One of the salutary side effects of rock’s indie-fueled progression leftward has been a general elevation of bar-band standards. The number of balding journeymen bashing out today’s chart hits for tonight’s barflies probably hasn’t shrunk, but today’s population of knockabout groups with tried and true virtues, a thorough lack of trendy pretensions and the burning ambition to write and record their own material have appreciably more on the ball than those Johnny B. Goode-enough rockers largely displaced when underground modernists took over most urban sinkholes possessing a stage and a sink.
The Bad Examples is a good example of this upward trend. In its poppy Beatlisms, the Chicago quartet bears more than a passing resemblance to another onetime bar band, Squeeze. Singer/guitarist Ralph Covert writes solidly tuneful songs in a variety of Midwest rock veins (one of which favors the Spin Doctors); the group plays ’em all with engaging skill — if an unfortunate weakness for schmaltz. Although there’s absolutely no need for another desolate number about waiting for the phone to ring (“Statue by the Phone”), and the phrase “sick and tired of being sick and tired” (used in “Ashes of My Heart”) is hereby banished to the songwriters’ book of untouchable clichés, most of the numbers on Bad Is Beautiful say something original in an easily familiar way. “Faces in Picasso’s Notebook” is a touching post-breakup get-together; “One Perfect Moment” removes a skeptical curtain from romance; “Stranger Than Fiction” and “Promises in the Dark” both acknowledge encroaching adulthood: “Someone as old as you should never look for the truth / In promises made in the dark.”

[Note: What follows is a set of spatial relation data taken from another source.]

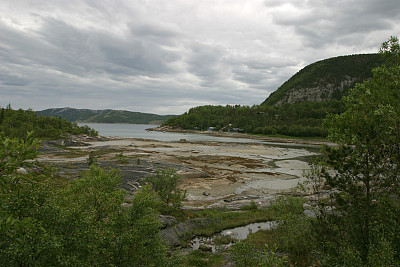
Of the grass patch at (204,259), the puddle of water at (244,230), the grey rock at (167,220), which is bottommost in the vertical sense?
the puddle of water at (244,230)

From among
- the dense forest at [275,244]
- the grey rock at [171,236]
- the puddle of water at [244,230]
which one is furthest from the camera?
the puddle of water at [244,230]

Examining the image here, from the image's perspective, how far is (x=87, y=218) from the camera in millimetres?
8477

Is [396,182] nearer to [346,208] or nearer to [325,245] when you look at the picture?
[346,208]

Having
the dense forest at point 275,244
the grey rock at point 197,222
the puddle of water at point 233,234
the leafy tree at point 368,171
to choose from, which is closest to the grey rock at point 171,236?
the puddle of water at point 233,234

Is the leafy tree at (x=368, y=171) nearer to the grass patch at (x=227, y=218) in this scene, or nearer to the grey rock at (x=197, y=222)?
the grass patch at (x=227, y=218)

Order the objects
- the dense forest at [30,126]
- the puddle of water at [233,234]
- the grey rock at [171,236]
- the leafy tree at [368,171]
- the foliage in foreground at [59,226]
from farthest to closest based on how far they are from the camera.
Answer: the dense forest at [30,126] < the puddle of water at [233,234] < the grey rock at [171,236] < the leafy tree at [368,171] < the foliage in foreground at [59,226]

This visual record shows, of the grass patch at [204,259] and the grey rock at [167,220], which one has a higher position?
the grey rock at [167,220]

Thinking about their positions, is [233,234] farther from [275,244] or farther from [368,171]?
[368,171]

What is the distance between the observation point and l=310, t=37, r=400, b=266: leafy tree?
32.8 feet

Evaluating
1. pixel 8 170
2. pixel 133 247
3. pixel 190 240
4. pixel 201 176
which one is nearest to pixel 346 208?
pixel 133 247

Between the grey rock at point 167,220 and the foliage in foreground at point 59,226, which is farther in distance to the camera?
the grey rock at point 167,220

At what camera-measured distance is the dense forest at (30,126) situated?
9056 centimetres

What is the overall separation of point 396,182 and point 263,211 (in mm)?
19757

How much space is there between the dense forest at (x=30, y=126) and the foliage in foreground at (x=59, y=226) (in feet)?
312
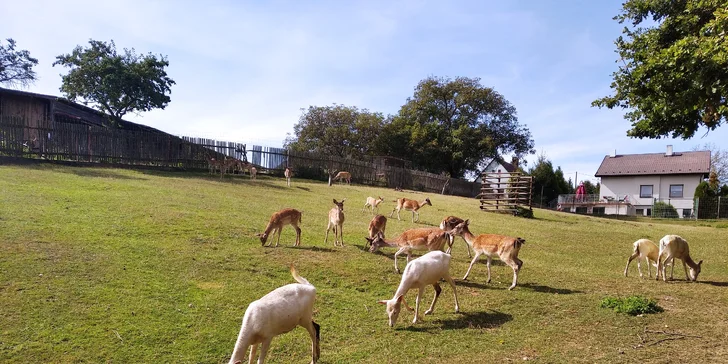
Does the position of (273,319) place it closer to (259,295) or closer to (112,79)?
(259,295)

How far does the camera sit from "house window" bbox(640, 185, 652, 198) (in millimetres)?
55375

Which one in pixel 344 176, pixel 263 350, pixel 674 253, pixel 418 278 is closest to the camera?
pixel 263 350

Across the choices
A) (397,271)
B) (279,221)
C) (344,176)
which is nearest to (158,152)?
(344,176)

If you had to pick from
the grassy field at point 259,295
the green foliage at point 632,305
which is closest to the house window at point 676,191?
the grassy field at point 259,295

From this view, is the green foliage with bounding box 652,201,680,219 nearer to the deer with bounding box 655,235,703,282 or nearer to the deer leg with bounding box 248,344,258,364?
the deer with bounding box 655,235,703,282

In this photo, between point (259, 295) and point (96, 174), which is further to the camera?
point (96, 174)

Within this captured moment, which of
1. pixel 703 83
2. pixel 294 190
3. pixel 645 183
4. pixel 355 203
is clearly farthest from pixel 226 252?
pixel 645 183

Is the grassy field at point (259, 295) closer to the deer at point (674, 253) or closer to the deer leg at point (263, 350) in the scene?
the deer at point (674, 253)

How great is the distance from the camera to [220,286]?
9.57 metres

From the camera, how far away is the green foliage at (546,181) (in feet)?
187

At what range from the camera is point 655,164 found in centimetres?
5591

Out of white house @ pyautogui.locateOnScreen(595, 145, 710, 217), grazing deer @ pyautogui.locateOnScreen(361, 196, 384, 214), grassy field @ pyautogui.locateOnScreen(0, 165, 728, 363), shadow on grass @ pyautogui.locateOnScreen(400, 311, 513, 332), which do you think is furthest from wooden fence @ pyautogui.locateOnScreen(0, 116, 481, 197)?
shadow on grass @ pyautogui.locateOnScreen(400, 311, 513, 332)

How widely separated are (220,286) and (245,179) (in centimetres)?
2119

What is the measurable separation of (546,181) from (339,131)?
25.2 metres
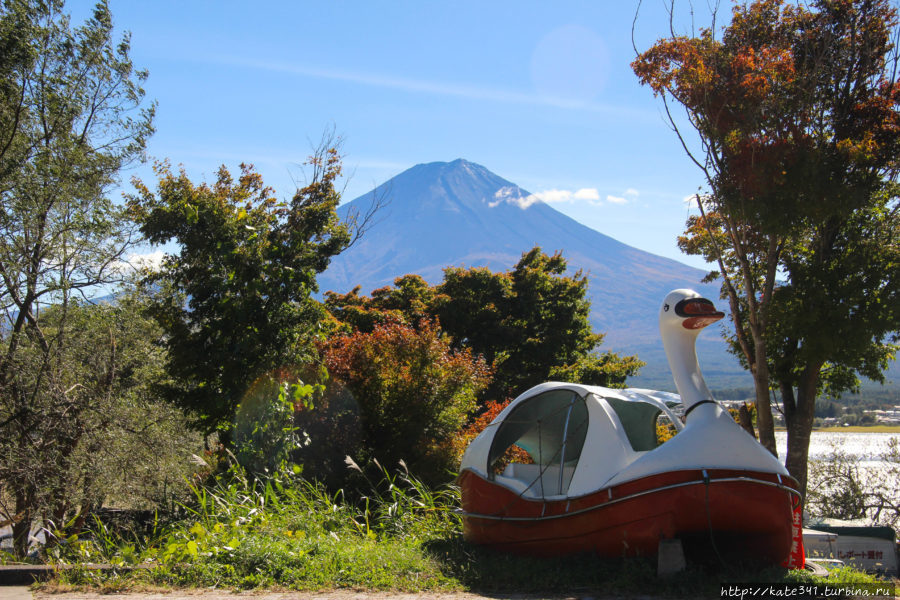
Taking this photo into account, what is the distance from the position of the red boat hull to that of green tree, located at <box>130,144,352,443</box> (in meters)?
6.73

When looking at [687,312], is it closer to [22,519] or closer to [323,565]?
[323,565]

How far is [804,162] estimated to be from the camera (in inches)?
440

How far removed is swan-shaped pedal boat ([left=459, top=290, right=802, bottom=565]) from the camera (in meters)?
5.94

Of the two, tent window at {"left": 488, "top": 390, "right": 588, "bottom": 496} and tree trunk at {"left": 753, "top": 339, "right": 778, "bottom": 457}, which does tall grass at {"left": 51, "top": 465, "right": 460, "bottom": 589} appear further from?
tree trunk at {"left": 753, "top": 339, "right": 778, "bottom": 457}

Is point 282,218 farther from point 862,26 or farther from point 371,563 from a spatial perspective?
point 862,26

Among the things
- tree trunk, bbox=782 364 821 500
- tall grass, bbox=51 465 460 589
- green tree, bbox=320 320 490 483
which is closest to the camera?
tall grass, bbox=51 465 460 589

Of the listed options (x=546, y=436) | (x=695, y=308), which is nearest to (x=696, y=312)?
(x=695, y=308)

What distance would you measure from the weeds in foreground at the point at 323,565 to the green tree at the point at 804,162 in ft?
20.9

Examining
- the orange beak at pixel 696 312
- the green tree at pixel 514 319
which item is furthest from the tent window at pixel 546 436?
the green tree at pixel 514 319

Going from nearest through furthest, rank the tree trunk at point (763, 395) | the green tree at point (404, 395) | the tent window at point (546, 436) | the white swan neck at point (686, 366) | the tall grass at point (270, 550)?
the tall grass at point (270, 550), the white swan neck at point (686, 366), the tent window at point (546, 436), the tree trunk at point (763, 395), the green tree at point (404, 395)

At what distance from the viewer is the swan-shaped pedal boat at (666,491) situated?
594 cm

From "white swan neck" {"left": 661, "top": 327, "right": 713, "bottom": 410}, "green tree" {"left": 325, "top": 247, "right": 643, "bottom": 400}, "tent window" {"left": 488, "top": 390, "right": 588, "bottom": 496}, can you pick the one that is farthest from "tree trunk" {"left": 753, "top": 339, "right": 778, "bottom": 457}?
"green tree" {"left": 325, "top": 247, "right": 643, "bottom": 400}

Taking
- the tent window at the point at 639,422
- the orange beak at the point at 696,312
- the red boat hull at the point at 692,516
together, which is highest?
the orange beak at the point at 696,312

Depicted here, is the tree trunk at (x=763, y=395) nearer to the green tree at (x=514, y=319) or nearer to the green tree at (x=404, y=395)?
the green tree at (x=404, y=395)
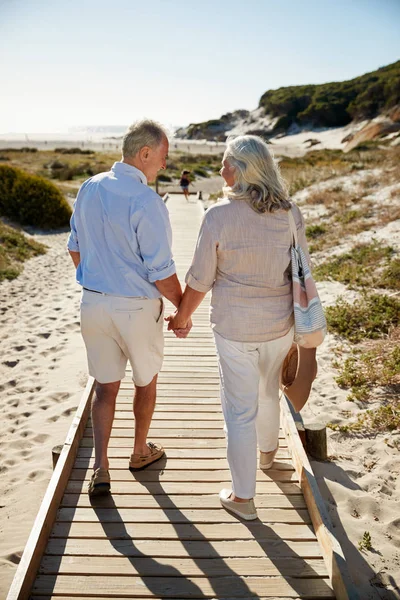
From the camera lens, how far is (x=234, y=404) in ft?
9.52

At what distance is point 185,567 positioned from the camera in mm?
2775

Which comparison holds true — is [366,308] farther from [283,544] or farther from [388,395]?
[283,544]

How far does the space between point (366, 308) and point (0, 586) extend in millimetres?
5325

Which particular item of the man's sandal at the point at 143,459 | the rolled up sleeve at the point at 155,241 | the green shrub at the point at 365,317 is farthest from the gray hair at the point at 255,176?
the green shrub at the point at 365,317

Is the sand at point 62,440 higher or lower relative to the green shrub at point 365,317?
lower

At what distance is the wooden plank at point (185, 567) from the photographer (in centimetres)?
273

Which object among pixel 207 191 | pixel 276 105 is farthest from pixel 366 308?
pixel 276 105

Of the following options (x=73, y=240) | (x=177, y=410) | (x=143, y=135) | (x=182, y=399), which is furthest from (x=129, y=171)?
(x=182, y=399)

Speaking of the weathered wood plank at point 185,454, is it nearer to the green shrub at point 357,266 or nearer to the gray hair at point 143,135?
the gray hair at point 143,135

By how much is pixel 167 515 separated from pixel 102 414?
71 cm

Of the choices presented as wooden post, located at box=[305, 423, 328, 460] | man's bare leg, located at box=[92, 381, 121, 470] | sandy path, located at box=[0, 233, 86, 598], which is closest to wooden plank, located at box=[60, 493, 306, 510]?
man's bare leg, located at box=[92, 381, 121, 470]

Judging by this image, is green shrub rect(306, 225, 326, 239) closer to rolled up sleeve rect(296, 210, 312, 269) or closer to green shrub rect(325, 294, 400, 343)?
green shrub rect(325, 294, 400, 343)

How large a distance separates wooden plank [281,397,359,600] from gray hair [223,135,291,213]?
5.58 feet

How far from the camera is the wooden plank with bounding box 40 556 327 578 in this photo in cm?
273
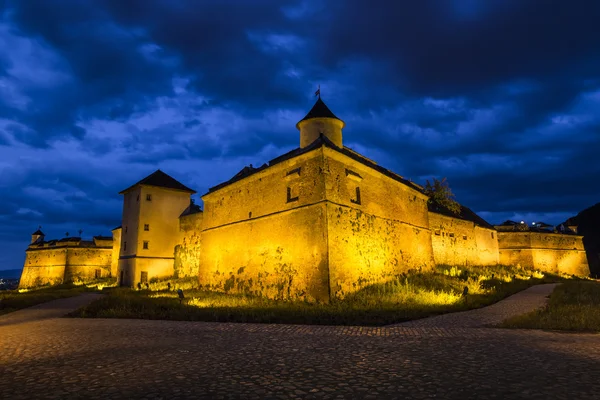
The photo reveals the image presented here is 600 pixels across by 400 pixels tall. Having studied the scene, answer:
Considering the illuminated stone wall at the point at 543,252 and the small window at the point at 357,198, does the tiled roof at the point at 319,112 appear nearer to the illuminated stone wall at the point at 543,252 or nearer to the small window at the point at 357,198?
the small window at the point at 357,198

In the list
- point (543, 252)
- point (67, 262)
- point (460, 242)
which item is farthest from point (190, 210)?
point (543, 252)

Recorded in a Chicago club after two years of touring (with latecomer lead guitarist John Duich joining Covert, drummer Terry Wathen and bassist Pickles Piekarski), Cheap Beer Night is aptly described in the liner notes as “real people playing & singing real music on real instruments.” The band is tight enough that the rockers sound like a studio record until the applause roars up, but the spirited delivery that comes from kicking it live explains the strategic wisdom of doing it this way. There’s a surprising amount of restrained pop mush for a concert that contains a rip-snorting rendition of the first album’s defiant “Not Dead Yet,” but the Bad Examples also crank it good on “Hey St. Peter,” “The Secret of Television” and the Tom Petty-like “Bad Girl.” The novelty of “Sammy the Dog,” the autogeographical “Long Drive Back From Madison” and a reliable yes-we’re-a-bar-band cover of Bo Diddley’s “Mona” add to the entertainment.